-- begin Selected passage --

# Welcome out newest MOD Smeysna!



## Kiko

Everybody welcome the newest MOD to the Ratforum Team!

Smeysna. I am sure she will do a great job.


----------



## Zhaneel

Congrats! I knew this would be happening before long.


----------



## Jaguar

*claps*

welcome


----------



## lilspaz68

Welcome!!!


----------



## Jaguar

also thought it should be noted that littlematchstick has stepped down from her global moderation position due to complications arising in real life. just wanna give her a big thanks for everything she's done and well wishes for the future


----------



## smesyna

Thanks guys! I'm very happy to be doing this.

I second the thanks and well wishes for littlematchstick.


----------



## lilspaz68

Jaguar said:


> also thought it should be noted that littlematchstick has stepped down from her global moderation position due to complications arising in real life. just wanna give her a big thanks for everything she's done and well wishes for the future


Ahh poor Nikki, she's still a member though right?


----------



## Jaguar

of course


----------



## Alethea

Congrats! I knew that this would happen sooner or later! She is a great poster and always has the best advice.

And the same for LittleMatch, I didn't know her that well on the site, but I do want to wish her luck in hopes that things turn around in her life. Things can only go so far down, before they rise <3


----------



## smesyna

Aww thanks Aletron, it means a lot.


----------



## Persian_boy

Congrats! (obviously I'm new as its 2014 and the last post was 2011) lol. I already saw your posts in the spam section- nice work. Out of curiosity, do you need to know programming/code as one of the requirements to become a moderator?


----------



## abratforarat

Congratulations! I would like to know how to be a MOD too!


----------

-- end Selected passage --
-- begin Information supplied --

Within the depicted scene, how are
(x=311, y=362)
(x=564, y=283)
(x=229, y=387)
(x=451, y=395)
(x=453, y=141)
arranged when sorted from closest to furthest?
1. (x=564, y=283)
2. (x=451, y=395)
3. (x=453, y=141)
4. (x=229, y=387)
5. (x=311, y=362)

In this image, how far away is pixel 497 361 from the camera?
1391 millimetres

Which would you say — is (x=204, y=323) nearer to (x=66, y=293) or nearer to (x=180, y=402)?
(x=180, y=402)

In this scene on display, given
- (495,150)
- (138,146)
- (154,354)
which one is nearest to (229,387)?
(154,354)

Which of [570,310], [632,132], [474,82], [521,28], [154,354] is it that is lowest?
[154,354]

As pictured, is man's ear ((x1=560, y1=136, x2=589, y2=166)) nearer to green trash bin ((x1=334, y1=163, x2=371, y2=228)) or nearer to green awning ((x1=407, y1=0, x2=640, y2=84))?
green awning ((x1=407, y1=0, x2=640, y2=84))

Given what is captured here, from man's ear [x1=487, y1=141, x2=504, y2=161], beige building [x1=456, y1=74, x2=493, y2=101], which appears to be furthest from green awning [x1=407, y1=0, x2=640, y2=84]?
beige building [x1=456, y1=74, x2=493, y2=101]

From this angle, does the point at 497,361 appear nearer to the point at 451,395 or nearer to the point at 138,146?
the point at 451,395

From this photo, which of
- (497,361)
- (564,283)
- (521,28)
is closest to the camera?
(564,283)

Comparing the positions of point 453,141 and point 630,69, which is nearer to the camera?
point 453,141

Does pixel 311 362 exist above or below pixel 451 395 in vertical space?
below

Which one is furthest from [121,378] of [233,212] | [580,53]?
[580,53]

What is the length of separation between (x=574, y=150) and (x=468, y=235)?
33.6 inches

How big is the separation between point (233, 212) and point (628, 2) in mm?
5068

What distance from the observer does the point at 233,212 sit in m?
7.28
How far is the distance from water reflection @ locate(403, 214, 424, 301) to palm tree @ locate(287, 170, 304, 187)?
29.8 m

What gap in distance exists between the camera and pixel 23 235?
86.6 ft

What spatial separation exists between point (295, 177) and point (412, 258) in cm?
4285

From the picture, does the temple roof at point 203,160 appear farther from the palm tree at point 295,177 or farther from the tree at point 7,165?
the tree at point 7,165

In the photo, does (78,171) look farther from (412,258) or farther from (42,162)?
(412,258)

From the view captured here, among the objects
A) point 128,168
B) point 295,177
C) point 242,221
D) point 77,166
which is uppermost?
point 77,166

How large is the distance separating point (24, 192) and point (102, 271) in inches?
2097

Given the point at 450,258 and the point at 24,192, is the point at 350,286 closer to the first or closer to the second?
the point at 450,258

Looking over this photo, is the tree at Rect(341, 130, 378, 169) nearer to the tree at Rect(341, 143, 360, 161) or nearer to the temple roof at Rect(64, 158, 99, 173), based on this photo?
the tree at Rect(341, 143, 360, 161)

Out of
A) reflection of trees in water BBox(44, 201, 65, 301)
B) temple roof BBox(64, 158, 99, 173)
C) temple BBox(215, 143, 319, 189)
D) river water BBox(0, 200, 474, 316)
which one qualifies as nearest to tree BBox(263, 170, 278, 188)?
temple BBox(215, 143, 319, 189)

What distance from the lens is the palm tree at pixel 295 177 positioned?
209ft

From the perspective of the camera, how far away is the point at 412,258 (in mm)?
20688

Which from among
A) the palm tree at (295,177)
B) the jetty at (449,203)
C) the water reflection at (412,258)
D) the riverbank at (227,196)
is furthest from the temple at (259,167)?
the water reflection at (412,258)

-- end Information supplied --

__To be done__
a: Reproduce the portion of the moderator welcome thread, everything from "And the same" down to "means a lot.", substituting "success" for "luck".
b: Name each distinct username that heads a post in the moderator welcome thread.

__Final answers__
a:
And the same for LittleMatch, I didn't know her that well on the site, but I do want to wish her success in hopes that things turn around in her life. Things can only go so far down, before they rise <3


----------



## smesyna

Aww thanks Aletron, it means a lot.

b: Kiko, Zhaneel, Jaguar, lilspaz68, smesyna, Alethea, Persian_boy, abratforarat